The exercise - The entries below should be transcribed in their entirety, exactly as written.

** START Data extract **

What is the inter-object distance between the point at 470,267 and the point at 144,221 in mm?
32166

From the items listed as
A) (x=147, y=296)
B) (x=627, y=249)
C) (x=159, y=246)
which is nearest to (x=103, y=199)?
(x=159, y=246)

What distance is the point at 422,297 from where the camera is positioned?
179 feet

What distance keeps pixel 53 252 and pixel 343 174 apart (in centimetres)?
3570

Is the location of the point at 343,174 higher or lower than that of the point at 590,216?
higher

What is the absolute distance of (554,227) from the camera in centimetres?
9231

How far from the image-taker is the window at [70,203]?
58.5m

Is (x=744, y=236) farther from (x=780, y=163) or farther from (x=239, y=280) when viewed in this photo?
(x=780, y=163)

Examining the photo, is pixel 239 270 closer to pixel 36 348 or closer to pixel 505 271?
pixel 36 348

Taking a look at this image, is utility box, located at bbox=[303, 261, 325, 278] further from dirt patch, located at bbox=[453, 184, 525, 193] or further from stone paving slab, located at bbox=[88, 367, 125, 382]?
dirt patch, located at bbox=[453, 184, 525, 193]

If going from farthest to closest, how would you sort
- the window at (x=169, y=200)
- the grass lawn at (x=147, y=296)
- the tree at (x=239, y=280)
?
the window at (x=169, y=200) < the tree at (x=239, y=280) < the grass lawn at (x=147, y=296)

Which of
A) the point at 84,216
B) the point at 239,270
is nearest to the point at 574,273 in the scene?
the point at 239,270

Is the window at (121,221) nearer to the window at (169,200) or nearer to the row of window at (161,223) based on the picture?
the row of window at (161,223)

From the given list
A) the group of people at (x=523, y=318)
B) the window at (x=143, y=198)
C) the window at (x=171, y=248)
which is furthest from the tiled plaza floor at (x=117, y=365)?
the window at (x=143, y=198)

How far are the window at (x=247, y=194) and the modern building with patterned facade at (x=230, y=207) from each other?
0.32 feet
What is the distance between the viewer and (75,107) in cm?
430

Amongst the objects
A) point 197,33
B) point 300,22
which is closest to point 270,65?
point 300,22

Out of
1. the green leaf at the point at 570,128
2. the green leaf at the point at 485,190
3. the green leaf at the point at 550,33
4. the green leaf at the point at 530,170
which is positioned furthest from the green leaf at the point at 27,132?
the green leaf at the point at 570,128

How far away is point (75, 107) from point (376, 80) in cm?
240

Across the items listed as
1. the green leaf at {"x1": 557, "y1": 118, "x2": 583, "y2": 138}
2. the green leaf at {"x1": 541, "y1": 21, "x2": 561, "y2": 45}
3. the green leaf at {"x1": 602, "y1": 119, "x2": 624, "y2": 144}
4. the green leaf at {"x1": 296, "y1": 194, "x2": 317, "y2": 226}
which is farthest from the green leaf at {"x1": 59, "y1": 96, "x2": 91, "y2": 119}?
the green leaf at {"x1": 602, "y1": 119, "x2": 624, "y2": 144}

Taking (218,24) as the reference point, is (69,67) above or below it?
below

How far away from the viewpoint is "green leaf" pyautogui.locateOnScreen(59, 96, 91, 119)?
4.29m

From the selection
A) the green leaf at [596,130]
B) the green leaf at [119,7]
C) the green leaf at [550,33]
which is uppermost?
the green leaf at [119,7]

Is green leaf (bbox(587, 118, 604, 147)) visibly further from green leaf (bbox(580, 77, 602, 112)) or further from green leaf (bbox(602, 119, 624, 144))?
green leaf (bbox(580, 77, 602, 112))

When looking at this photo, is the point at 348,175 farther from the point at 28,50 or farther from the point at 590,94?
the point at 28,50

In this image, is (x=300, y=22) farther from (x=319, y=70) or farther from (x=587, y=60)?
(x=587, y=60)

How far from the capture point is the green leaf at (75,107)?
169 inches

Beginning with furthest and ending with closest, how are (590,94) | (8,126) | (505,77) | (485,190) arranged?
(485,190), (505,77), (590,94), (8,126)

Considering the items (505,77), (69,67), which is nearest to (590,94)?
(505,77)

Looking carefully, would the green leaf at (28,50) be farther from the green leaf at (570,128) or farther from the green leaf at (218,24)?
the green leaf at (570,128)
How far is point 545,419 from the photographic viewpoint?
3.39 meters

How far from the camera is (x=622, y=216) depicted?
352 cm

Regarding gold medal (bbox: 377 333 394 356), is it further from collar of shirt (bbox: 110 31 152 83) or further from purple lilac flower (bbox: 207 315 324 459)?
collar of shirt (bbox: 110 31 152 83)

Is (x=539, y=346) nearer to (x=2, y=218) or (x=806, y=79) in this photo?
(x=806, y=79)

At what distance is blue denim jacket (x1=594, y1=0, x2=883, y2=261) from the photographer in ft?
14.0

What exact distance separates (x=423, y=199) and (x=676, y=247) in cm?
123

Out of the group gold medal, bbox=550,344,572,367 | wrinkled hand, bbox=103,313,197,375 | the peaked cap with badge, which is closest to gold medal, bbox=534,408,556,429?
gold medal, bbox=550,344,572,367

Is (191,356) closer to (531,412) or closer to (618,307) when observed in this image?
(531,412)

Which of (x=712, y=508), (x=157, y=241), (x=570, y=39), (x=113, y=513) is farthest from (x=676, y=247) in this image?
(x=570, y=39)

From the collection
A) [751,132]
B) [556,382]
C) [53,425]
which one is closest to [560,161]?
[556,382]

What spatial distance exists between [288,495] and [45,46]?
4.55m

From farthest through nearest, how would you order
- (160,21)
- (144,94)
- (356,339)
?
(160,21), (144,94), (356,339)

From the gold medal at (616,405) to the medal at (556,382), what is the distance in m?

** END Data extract **

Answer for this exercise -
What is the inter-object distance between the point at 470,267 and the point at 144,221 in mm?
32166

From the items listed as
A) (x=147, y=296)
B) (x=627, y=249)
C) (x=159, y=246)
which is nearest to (x=103, y=199)?
(x=159, y=246)

What distance is the point at 422,297 from where the camera is positioned?
179 feet

What distance keeps pixel 53 252 and pixel 343 174 apart (in centimetres)?
3570

Is the location of the point at 343,174 higher or lower than that of the point at 590,216?
higher

What is the absolute distance of (554,227) from the camera in centimetres?
9231

How far from the image-taker is the window at [70,203]?
58.5m

Is (x=744, y=236) farther from (x=780, y=163) or farther from (x=239, y=280) when viewed in this photo?
(x=780, y=163)

Examining the photo, is pixel 239 270 closer to pixel 36 348 or closer to pixel 505 271?
pixel 36 348

Taking a look at this image, is utility box, located at bbox=[303, 261, 325, 278] further from dirt patch, located at bbox=[453, 184, 525, 193] or further from stone paving slab, located at bbox=[88, 367, 125, 382]?
dirt patch, located at bbox=[453, 184, 525, 193]

If going from farthest to closest, how would you sort
- the window at (x=169, y=200)
- the grass lawn at (x=147, y=296)
- the tree at (x=239, y=280)
?
the window at (x=169, y=200) < the tree at (x=239, y=280) < the grass lawn at (x=147, y=296)

Which of
A) the point at 84,216
B) the point at 239,270
is nearest to the point at 574,273 in the scene?
the point at 239,270

Is the window at (121,221) nearer to the window at (169,200) or nearer to the row of window at (161,223) based on the picture?
the row of window at (161,223)

From the given list
A) the group of people at (x=523, y=318)
B) the window at (x=143, y=198)
C) the window at (x=171, y=248)
which is furthest from the tiled plaza floor at (x=117, y=365)?
the window at (x=143, y=198)

How far are the window at (x=247, y=194) and the modern building with patterned facade at (x=230, y=207) from each other?
0.32 feet
What is the distance between the viewer and (75,107) in cm?
430

Amongst the objects
A) point 197,33
B) point 300,22
which is closest to point 270,65?
point 300,22

Out of
1. the green leaf at the point at 570,128
2. the green leaf at the point at 485,190
3. the green leaf at the point at 550,33
4. the green leaf at the point at 530,170
which is positioned furthest from the green leaf at the point at 27,132?
the green leaf at the point at 570,128

How far away is point (75, 107) from point (376, 80) in cm?
240

Across the items listed as
1. the green leaf at {"x1": 557, "y1": 118, "x2": 583, "y2": 138}
2. the green leaf at {"x1": 541, "y1": 21, "x2": 561, "y2": 45}
3. the green leaf at {"x1": 602, "y1": 119, "x2": 624, "y2": 144}
4. the green leaf at {"x1": 296, "y1": 194, "x2": 317, "y2": 226}
which is farthest from the green leaf at {"x1": 59, "y1": 96, "x2": 91, "y2": 119}?
the green leaf at {"x1": 602, "y1": 119, "x2": 624, "y2": 144}

Taking (218,24) as the reference point, is (69,67) above or below it?
below

How far away from the viewpoint is "green leaf" pyautogui.locateOnScreen(59, 96, 91, 119)?
4.29m

From the selection
A) the green leaf at [596,130]
B) the green leaf at [119,7]
C) the green leaf at [550,33]
which is uppermost?
the green leaf at [119,7]

Is green leaf (bbox(587, 118, 604, 147)) visibly further from green leaf (bbox(580, 77, 602, 112)) or further from green leaf (bbox(602, 119, 624, 144))?
green leaf (bbox(580, 77, 602, 112))

When looking at this photo, is the point at 348,175 farther from the point at 28,50 or farther from the point at 590,94?
the point at 28,50

In this image, is (x=300, y=22) farther from (x=319, y=70) or farther from (x=587, y=60)?
(x=587, y=60)

How far from the capture point is the green leaf at (75,107)?
169 inches

Beginning with furthest and ending with closest, how are (590,94) | (8,126) | (505,77) | (485,190) arranged?
(485,190), (505,77), (590,94), (8,126)

Considering the items (505,77), (69,67), which is nearest to (590,94)?
(505,77)

Looking carefully, would the green leaf at (28,50) be farther from the green leaf at (570,128) or farther from the green leaf at (218,24)?
the green leaf at (570,128)
How far is point 545,419 from the photographic viewpoint?
3.39 meters

How far from the camera is (x=622, y=216) depicted?
352 cm

Regarding gold medal (bbox: 377 333 394 356), is it further from collar of shirt (bbox: 110 31 152 83) or further from purple lilac flower (bbox: 207 315 324 459)?
collar of shirt (bbox: 110 31 152 83)

Is (x=539, y=346) nearer to (x=2, y=218) or (x=806, y=79) in this photo?
(x=806, y=79)

At what distance is blue denim jacket (x1=594, y1=0, x2=883, y2=261) from the photographer in ft?
14.0

What exact distance separates (x=423, y=199) and (x=676, y=247) in cm?
123

Out of the group gold medal, bbox=550,344,572,367 | wrinkled hand, bbox=103,313,197,375 | the peaked cap with badge, which is closest to gold medal, bbox=534,408,556,429?
gold medal, bbox=550,344,572,367

Is (191,356) closer to (531,412) or closer to (618,307) when observed in this image?
(531,412)

Which of (x=712, y=508), (x=157, y=241), (x=570, y=39), (x=113, y=513) is farthest from (x=676, y=247) in this image?
(x=570, y=39)

From the collection
A) [751,132]
B) [556,382]
C) [53,425]
which one is closest to [560,161]?
[556,382]

What spatial distance exists between [288,495] and [45,46]?
4.55m

From farthest through nearest, how would you order
- (160,21)
- (144,94)
- (356,339)
?
(160,21), (144,94), (356,339)

From the gold medal at (616,405) to the medal at (556,382), what is the distance in m?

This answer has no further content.